Crossposted from the AI Alignment Forum. May contain more technical jargon than usual.
I understand that the AGI may only infer the utility function from what happened before it's existence. That seems to mean that it has to interpret evidence about past actions because there is no way to objectively access the past. For example a photo taken of something an agent did or the arrangement of their house now resulting from purchases they made. This indicates two ways of attack: Erasure of information and fake evidence. How does this approach deal with these?
I think your concern is a special case of this paragraph:
How might this protocol solve Inner Alignment? The only way to change our AGI's actions is by changing its world model, because of its strict architecture that completely pins down a utility function to maximize (and the actions that maximize it) given a world model. So, allegedly, the only possible mesa-optimizers will take the form of acausal attackers (that is, simulation hypotheses), or at least something that can be very naturally modelled as an acausal attack (any false hypothesis about the world that changes the precursor that is chosen as the user, or a property relevant to actions maximizing their utility). And also allegedly, the methods implemented against radical acausal attacks will be sufficient to avoid this (and other less radical wrong hypotheses will be naturally dealt with by our AGI converging on the right physical world model).

---

__Work required__:
Carry on the forum thread about an AGI inferring a utility function from evidence of past actions, starting right after its final sentence.

__Information supplied__:
---

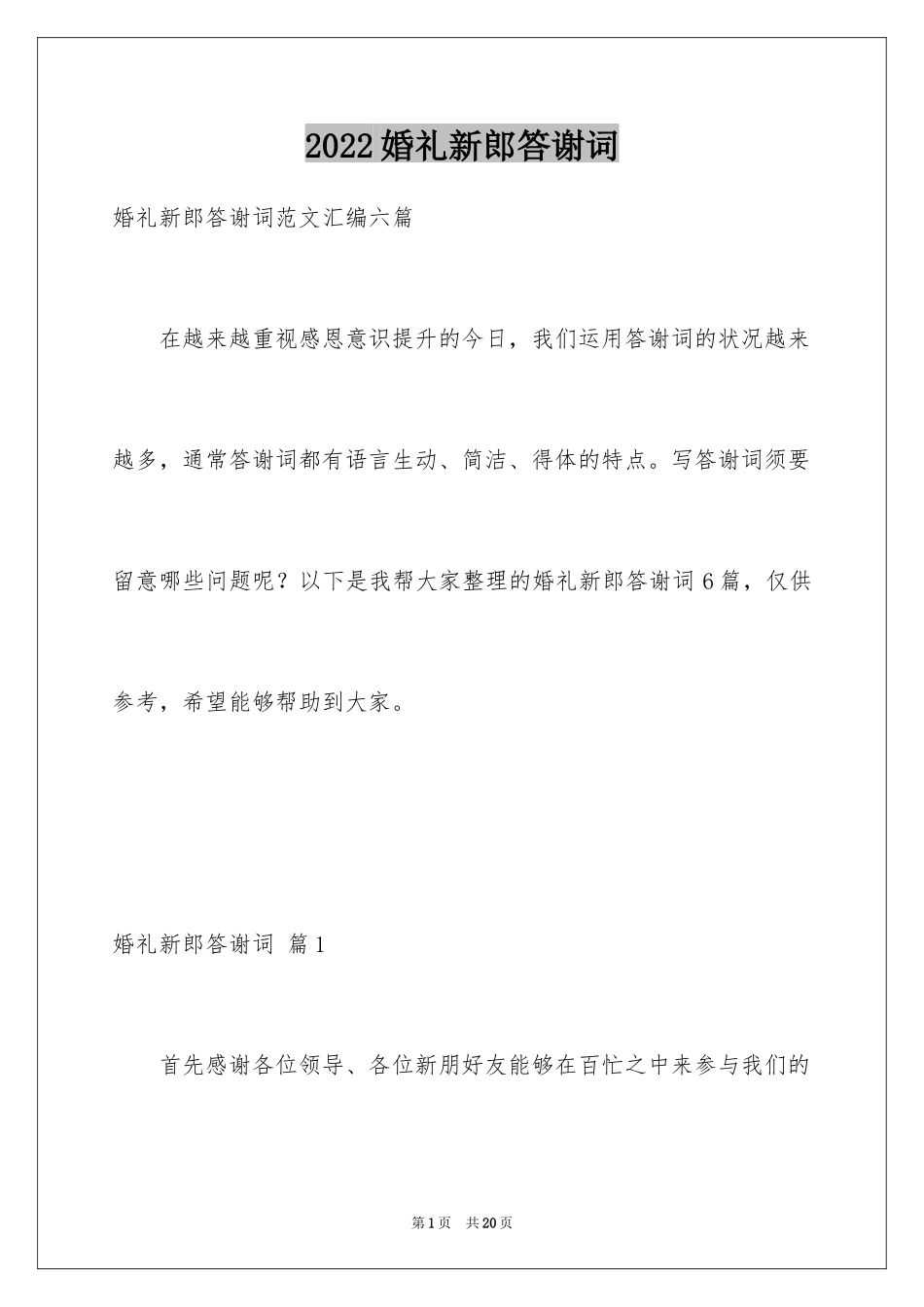2024婚礼新郎答谢词_17_第1页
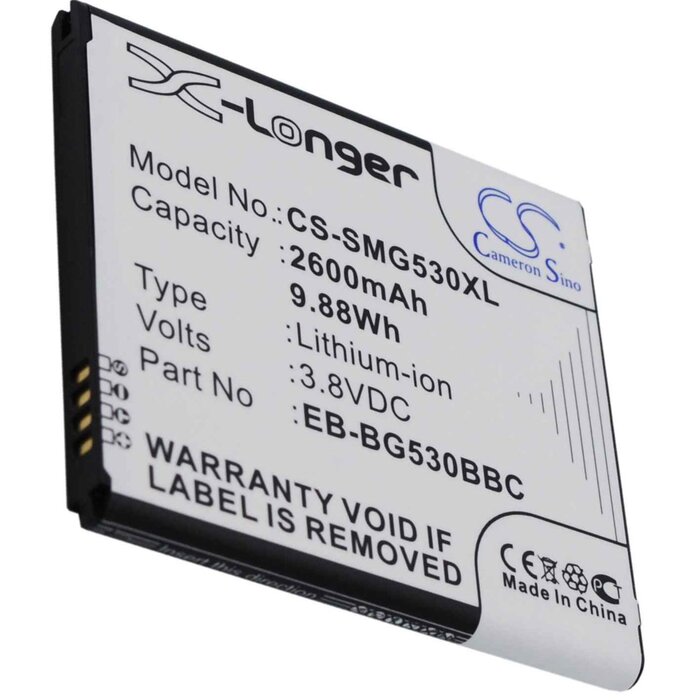 Samsung CS-SMG530XL - replacement battery for SAMSUNG Fixed sizeProduct Thumbnail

---

__Result of this task__:
We need to prevent our agent from developing false hypotheses because of adversarial inputs (through its sensors). You mention the particular case in which the false hypotheses are about the past (a part of physical reality), and adversarial input is provided as certain arrangements of present physical reality (which our AGI perceives through its sensors). These can be understood as very basic causal attacks. I guess all these cases are supposed to be dealt with by our AGI being capable enough (at modeling physical reality and updating its beliefs) so as to end up noticing the real past events. That is, given the messiness/inter-connectedness of physical reality (partaking in such procedures as "erasure of information" or "fake evidence" actually leave much physical traces that an intelligent enough agent could identify), these issues would probably fall on the side of "less radical wrong hypotheses", and they are supposed to "be naturally dealt with by our AGI converging on the right physical world model".
I agree that the interconnectedness of physical reality will leave traces - the question is: Enough? Can we put bounds on that? I imagine blowing up a lot of stuff at once will destroy more than you can recover from elsewhere.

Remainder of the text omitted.